Le général jeta sur Sibilet un second regard tout aussi diplomatique que le premier, mais le régisseur ne paraissait pas atteint par cette défiance enveloppée de bonhomie et de sourires.

— Mon improbité réjouirait tant monsieur Gaubertin, que je m’en ferais un protecteur, reprit Sibilet. Aussi m’écoutera-t-il de ses deux oreilles, quand je lui soumettrai cette proposition : " Je peux arracher à monsieur le comte vingt mille francs pour messieurs Gravelot, à la condition qu’ils les partageront avec moi. " Si nos adversaires consentent, je vous apporte dix mille francs, vous n’en perdez que dix mille, vous sauvez les apparences, et le procès est éteint.

— Tu es un brave homme, Sibilet, dit le général en lui prenant la main et la lui serrant. Si tu peux arranger l’avenir aussi bien que le présent, je te tiens pour la perle des régisseurs !…

— Quant à l’avenir, reprit le régisseur, vous ne mourrez pas de faim pour ne pas faire de coupes pendant deux ou trois ans. Commencez par bien garder vos bois. D’ici là, certes, il aura coulé de l’eau dans l’Avonne. Gaubertin peut mourir, il peut se trouver assez riche pour se retirer ; enfin, vous avez le temps de lui susciter un concurrent, le gâteau est assez beau pour être partagé, vous chercherez un autre Gaubertin à lui opposer.

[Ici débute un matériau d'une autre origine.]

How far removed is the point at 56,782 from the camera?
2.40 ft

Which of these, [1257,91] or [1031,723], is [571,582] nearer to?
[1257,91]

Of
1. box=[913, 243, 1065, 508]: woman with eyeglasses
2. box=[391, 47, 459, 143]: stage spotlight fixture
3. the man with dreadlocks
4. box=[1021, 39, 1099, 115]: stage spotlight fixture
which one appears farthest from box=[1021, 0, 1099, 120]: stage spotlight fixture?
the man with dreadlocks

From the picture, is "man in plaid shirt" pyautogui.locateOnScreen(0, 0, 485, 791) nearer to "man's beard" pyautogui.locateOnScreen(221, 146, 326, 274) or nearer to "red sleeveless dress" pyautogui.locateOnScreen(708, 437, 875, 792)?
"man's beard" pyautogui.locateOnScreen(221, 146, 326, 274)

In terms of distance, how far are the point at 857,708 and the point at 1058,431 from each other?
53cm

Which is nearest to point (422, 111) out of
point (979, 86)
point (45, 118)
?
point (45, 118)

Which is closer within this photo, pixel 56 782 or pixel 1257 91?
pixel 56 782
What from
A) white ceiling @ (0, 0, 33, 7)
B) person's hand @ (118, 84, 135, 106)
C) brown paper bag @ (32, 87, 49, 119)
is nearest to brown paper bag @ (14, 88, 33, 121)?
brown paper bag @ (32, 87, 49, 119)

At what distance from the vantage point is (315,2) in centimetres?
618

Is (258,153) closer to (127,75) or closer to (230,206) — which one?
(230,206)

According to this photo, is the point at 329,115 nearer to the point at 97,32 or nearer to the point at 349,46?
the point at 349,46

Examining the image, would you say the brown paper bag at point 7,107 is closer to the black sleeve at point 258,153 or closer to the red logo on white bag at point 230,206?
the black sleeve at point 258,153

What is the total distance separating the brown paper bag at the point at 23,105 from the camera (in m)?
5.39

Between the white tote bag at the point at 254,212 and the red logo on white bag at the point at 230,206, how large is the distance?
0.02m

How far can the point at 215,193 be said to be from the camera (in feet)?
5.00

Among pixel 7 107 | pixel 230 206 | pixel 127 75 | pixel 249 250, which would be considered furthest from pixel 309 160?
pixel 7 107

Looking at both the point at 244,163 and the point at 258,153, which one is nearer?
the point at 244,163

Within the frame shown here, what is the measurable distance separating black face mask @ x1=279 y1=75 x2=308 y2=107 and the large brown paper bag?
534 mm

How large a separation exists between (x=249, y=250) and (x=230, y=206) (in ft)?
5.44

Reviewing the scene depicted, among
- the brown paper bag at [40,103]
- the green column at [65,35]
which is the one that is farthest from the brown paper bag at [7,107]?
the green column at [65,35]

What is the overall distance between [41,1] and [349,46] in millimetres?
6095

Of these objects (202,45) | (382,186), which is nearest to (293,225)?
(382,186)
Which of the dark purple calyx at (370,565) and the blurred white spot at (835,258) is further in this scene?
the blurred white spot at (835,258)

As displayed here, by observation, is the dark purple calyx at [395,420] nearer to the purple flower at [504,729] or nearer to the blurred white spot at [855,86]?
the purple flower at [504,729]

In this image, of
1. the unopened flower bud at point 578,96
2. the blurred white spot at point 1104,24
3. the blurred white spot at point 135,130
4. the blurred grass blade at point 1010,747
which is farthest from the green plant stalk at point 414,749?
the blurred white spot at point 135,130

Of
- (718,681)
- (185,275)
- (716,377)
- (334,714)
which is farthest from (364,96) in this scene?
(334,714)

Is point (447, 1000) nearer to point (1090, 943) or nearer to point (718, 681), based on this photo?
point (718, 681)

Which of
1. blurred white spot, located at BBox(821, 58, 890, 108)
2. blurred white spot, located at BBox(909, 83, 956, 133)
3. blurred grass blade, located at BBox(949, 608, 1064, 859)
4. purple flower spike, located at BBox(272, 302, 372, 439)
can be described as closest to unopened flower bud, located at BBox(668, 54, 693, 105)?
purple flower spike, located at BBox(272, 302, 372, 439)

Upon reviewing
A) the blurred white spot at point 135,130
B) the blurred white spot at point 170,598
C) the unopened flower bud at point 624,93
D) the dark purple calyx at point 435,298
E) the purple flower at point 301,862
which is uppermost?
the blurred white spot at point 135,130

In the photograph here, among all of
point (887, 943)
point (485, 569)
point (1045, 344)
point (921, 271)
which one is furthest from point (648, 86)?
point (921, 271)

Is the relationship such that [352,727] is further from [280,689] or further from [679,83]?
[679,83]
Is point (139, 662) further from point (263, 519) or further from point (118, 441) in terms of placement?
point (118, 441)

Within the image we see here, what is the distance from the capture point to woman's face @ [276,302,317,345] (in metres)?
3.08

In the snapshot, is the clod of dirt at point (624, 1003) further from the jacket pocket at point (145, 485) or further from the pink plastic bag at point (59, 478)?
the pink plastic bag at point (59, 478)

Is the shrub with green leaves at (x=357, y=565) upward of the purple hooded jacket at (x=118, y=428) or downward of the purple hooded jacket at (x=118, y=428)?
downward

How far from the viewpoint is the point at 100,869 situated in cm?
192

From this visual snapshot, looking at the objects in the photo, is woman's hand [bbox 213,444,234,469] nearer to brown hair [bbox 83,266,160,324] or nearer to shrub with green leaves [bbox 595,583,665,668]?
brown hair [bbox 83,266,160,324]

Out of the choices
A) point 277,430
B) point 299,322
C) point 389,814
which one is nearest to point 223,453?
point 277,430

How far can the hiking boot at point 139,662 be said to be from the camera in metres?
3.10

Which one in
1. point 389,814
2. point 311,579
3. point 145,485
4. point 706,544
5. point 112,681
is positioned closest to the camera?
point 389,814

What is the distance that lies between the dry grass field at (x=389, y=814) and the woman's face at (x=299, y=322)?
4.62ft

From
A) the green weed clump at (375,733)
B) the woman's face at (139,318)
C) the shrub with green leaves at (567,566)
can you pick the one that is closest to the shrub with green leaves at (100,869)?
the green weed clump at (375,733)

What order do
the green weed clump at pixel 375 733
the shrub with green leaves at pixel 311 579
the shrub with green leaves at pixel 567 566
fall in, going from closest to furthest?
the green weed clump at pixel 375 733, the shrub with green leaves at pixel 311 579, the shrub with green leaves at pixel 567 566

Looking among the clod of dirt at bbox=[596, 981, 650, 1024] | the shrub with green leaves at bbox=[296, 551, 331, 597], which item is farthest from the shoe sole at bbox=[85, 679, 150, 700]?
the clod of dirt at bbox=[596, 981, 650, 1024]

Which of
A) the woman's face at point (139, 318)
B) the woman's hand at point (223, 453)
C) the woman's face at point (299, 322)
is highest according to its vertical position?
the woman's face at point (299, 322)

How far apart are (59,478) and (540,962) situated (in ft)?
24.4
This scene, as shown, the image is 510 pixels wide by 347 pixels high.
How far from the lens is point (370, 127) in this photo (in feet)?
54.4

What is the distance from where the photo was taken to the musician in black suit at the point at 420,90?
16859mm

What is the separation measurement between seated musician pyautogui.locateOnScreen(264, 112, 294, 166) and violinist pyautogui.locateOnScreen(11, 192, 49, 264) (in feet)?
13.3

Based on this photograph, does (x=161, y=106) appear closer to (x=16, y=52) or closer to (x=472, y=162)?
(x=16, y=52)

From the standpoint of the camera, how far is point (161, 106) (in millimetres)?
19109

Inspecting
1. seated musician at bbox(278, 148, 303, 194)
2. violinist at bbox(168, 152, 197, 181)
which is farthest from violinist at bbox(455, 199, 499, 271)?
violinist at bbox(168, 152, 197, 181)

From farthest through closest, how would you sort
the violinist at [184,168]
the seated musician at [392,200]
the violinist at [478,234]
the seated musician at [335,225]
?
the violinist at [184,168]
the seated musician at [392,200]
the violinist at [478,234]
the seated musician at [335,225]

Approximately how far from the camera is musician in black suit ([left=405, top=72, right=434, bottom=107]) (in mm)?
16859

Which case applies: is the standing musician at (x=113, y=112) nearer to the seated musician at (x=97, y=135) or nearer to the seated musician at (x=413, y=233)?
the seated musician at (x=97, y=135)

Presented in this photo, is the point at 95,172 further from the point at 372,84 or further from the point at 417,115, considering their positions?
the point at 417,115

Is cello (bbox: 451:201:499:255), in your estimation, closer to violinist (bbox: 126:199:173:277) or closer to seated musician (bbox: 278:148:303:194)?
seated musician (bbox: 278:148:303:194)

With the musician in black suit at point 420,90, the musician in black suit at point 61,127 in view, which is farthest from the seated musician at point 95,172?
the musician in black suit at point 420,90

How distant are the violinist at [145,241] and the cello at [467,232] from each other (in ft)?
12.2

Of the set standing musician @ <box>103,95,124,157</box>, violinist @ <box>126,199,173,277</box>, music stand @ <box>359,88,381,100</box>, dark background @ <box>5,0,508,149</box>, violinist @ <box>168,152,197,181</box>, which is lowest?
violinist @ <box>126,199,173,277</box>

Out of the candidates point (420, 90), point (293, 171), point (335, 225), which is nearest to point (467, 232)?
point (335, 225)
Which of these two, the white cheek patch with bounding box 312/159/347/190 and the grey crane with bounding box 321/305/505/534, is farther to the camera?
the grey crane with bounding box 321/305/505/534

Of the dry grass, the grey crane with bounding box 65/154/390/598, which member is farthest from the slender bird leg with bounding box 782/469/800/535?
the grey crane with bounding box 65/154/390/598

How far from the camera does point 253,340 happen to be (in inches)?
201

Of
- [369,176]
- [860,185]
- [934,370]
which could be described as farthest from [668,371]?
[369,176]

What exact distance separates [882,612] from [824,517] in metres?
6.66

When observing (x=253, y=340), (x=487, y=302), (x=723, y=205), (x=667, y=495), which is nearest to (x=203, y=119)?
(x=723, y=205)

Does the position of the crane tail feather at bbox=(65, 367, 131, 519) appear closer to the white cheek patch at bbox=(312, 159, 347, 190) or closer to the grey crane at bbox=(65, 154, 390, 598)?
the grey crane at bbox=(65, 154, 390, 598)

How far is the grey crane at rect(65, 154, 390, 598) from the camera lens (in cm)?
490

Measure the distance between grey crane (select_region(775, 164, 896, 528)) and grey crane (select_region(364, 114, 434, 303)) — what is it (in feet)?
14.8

— Sibilet, dit le vieux soldat émerveillé de ces diverses solutions, je te donne mille écus si tu termines ainsi ; puis, pour le surplus, nous y réfléchirons.

— Monsieur le comte, dit Sibilet, avant tout, gardez vos bois. Allez voir dans quel état les paysans les ont mis pendant vos deux ans d’absence… Que pouvais-je faire ? je suis régisseur, je ne suis pas garde. Pour garder les Aigues, il vous faut un garde-général à cheval et trois gardes particuliers…

— Nous nous défendrons. C’est la guerre, eh ! bien, nous la ferons ! Ça ne m’épouvante pas, dit Montcornet en se frottant les mains.